Another cloud model generating growing interest is the community model, where a cloud infrastructure is shared by several organizations or agencies and supports a specific community, application or platform. For example, several agencies could rely on one billing, HR or email application or platform in the cloud, with all agencies paying the agency that hosted the offering for the privilege. It’s a great way to eliminate duplicate investment and implement best practices such as the requisite level of security.
One of the major drivers for adoption of the community cloud model is Federal CIO Steven VanRoekel's shared-first initiative, which aims to eliminate duplication and leverage technology, procurement and best practices across government. The first target is consolidating data centers, but VanRoekel has made it clear that cloud computing will be a main driver in the shared-first model.
Dixon insists that the combination of education, experience and the advent of the Federal Risk and Authorization Management Program standards — regulations intended to standardize cloud security — will increase cloud adoption in government significantly over the next few years. But even after FedRAMP becomes operational, cloud providers have two years to become certified as fully compliant, which means that it may take that long for agencies to become fully comfortable with the security aspects of the cloud.

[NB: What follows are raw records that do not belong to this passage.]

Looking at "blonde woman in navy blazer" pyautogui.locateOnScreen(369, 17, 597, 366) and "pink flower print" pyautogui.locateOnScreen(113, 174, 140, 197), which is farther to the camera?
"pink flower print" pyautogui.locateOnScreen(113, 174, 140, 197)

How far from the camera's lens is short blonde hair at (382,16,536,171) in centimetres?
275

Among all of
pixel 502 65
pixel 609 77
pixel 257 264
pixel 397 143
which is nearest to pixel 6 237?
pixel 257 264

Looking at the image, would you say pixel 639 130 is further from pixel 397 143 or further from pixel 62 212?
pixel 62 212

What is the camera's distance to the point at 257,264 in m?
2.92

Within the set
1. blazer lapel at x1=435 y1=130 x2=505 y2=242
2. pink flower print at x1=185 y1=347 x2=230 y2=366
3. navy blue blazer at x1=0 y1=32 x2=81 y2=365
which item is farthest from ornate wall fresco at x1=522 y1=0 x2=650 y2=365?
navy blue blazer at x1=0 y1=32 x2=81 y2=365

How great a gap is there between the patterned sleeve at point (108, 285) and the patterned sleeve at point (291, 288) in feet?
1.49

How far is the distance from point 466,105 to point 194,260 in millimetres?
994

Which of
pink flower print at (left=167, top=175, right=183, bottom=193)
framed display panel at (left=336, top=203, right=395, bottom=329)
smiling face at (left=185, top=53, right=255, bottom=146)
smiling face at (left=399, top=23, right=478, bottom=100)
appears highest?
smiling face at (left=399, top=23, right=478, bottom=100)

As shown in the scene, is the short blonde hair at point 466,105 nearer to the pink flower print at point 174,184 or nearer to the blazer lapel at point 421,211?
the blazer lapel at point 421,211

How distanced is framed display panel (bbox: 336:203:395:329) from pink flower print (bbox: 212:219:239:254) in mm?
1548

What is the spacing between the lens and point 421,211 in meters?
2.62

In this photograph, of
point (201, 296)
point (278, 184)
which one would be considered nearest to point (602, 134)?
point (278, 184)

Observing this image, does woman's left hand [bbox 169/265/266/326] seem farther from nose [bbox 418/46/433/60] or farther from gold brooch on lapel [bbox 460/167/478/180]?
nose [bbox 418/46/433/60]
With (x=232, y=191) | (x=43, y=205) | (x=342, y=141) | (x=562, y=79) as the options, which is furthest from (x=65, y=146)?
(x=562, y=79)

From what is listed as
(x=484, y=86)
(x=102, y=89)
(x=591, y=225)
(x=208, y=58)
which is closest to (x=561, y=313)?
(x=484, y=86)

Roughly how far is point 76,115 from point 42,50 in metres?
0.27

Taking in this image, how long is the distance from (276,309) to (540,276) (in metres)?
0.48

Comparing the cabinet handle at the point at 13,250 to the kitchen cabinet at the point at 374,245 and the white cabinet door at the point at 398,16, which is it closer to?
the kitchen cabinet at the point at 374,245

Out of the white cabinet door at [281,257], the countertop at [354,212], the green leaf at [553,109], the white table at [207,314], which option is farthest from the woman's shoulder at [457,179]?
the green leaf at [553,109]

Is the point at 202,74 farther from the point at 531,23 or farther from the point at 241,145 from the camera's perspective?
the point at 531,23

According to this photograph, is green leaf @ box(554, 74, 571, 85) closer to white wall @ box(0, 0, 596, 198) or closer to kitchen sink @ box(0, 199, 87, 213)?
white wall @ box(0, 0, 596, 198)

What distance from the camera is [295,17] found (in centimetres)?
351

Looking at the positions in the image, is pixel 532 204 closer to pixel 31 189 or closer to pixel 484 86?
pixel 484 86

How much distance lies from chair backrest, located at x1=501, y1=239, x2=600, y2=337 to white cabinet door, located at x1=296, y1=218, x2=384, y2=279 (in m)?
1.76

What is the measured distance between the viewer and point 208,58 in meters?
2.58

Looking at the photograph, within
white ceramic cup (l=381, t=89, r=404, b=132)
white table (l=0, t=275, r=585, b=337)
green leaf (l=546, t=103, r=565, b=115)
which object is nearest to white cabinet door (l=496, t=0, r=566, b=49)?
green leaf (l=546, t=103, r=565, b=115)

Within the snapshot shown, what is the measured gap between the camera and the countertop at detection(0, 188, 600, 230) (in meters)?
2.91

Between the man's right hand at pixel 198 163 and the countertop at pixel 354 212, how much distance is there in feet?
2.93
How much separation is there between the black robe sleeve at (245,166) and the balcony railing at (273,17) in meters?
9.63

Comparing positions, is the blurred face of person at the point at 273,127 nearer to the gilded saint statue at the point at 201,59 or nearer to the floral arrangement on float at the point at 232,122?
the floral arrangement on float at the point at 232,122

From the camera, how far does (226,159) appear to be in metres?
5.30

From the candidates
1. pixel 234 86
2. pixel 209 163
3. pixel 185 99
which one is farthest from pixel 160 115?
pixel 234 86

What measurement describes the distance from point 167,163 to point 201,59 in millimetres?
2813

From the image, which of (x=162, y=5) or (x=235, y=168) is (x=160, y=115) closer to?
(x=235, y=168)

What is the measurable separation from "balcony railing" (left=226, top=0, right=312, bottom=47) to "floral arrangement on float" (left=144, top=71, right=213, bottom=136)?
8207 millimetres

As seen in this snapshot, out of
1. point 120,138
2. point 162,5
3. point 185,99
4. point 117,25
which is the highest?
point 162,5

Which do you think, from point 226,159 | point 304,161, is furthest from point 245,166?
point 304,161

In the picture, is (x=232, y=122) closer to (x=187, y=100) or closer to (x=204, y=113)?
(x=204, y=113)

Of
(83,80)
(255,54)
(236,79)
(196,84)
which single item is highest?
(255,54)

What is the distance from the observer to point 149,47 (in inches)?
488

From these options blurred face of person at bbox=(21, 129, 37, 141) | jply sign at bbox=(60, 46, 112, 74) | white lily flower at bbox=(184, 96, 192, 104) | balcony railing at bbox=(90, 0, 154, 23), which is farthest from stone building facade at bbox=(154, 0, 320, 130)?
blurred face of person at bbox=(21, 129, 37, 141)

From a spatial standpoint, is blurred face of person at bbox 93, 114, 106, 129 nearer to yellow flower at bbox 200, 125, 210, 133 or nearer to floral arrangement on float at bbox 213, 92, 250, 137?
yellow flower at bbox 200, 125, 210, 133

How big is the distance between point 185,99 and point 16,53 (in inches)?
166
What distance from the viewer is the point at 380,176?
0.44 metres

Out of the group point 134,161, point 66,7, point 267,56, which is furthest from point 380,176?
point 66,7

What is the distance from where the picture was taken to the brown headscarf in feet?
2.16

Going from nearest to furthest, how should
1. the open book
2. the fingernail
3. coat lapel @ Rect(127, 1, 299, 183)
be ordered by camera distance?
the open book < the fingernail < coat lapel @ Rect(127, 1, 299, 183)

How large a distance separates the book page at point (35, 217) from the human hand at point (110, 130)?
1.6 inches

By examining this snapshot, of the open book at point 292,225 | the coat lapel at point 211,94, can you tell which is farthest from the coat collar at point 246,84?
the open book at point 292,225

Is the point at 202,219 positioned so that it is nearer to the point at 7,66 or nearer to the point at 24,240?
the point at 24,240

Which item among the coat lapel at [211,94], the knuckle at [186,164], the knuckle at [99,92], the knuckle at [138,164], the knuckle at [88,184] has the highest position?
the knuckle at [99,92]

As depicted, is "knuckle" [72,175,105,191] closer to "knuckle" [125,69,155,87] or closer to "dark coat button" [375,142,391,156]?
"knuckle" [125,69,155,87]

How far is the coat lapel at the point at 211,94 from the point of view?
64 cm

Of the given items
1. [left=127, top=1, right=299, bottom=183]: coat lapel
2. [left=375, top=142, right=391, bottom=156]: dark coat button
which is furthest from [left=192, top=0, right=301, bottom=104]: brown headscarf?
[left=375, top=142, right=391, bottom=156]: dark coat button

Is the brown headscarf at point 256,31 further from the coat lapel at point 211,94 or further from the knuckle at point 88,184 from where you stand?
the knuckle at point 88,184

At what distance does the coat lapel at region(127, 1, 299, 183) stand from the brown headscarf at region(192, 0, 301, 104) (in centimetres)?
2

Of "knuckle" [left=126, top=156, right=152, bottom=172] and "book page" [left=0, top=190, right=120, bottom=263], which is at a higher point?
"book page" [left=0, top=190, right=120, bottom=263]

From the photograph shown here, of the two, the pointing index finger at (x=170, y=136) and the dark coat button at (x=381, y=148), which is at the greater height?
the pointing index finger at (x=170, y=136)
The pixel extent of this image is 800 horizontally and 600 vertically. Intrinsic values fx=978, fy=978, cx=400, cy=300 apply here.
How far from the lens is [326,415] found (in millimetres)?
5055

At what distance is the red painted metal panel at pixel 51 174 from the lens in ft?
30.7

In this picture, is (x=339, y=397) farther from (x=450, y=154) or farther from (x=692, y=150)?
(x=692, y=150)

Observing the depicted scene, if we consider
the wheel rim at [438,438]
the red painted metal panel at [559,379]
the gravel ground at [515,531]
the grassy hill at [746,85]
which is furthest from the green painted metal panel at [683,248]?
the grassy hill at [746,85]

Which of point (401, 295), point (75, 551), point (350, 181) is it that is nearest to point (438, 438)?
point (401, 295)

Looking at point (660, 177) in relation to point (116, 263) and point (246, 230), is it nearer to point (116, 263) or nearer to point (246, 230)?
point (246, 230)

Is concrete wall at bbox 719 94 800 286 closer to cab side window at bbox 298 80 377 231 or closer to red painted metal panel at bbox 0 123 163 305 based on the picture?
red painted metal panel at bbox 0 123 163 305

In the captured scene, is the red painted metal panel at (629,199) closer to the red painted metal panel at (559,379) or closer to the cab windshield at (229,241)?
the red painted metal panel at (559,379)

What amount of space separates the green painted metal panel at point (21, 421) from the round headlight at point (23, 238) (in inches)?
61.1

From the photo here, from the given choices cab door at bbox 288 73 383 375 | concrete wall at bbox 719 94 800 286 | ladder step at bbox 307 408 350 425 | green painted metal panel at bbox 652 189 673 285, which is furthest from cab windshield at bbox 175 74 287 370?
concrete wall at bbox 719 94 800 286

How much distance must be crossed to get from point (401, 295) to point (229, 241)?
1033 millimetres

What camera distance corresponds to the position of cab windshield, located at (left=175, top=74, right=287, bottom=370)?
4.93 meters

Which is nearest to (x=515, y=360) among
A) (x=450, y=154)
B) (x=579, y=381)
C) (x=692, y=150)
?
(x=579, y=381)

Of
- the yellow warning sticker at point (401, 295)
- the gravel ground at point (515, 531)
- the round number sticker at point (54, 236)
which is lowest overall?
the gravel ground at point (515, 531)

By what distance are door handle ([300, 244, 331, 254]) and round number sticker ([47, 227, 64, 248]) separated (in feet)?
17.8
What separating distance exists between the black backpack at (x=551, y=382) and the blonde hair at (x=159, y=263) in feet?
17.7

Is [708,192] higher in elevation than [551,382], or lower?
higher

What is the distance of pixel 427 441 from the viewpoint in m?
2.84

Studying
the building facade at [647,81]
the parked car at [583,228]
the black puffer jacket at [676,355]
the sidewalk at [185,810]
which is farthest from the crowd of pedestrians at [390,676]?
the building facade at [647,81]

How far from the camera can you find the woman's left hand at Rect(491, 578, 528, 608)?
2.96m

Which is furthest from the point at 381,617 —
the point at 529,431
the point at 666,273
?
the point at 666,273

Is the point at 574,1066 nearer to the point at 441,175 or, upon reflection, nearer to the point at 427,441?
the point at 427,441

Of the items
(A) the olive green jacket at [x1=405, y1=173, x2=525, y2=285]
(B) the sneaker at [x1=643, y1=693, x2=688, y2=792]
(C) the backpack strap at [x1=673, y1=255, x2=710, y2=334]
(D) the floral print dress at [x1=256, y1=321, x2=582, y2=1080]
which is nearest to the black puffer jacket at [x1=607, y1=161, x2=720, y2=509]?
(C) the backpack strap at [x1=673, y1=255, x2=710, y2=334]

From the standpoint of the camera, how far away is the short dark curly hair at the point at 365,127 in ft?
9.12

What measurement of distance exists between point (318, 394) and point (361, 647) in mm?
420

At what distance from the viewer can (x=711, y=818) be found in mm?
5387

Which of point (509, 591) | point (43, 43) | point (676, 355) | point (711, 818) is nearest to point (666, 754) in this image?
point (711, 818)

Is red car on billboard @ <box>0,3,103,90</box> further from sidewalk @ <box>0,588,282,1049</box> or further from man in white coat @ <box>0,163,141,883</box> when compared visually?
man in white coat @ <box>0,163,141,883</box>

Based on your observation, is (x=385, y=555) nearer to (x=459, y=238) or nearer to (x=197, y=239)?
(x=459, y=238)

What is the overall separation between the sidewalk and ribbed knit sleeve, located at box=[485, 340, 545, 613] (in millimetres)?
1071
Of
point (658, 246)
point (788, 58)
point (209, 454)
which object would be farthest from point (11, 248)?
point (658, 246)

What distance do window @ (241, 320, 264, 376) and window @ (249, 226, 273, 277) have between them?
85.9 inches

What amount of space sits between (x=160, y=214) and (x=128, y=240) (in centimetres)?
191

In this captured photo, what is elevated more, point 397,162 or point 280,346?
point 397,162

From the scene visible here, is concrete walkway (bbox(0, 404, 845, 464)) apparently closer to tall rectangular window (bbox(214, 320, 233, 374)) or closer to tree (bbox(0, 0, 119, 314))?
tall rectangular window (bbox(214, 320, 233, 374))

Jackson’s advice to agencies is to be patient — security and cost savings will improve with time. And as those benefits and security continue to mature, agencies become more comfortable with the culture changes involved in reliance on the cloud for computing resources.
“I like to compare cloud computing to the idea of opening up a bank in the 1800s in a Western town. People were used to keeping their money under their mattresses, and they don’t trust the concept of a bank,” Jackson explained. “But over time, a few people use it and others see that it seems to be safe. People begin to trust the concept and get more comfortable with it. Cloud is like that. Cloud providers have to build trust with their customers, and the currency is information.”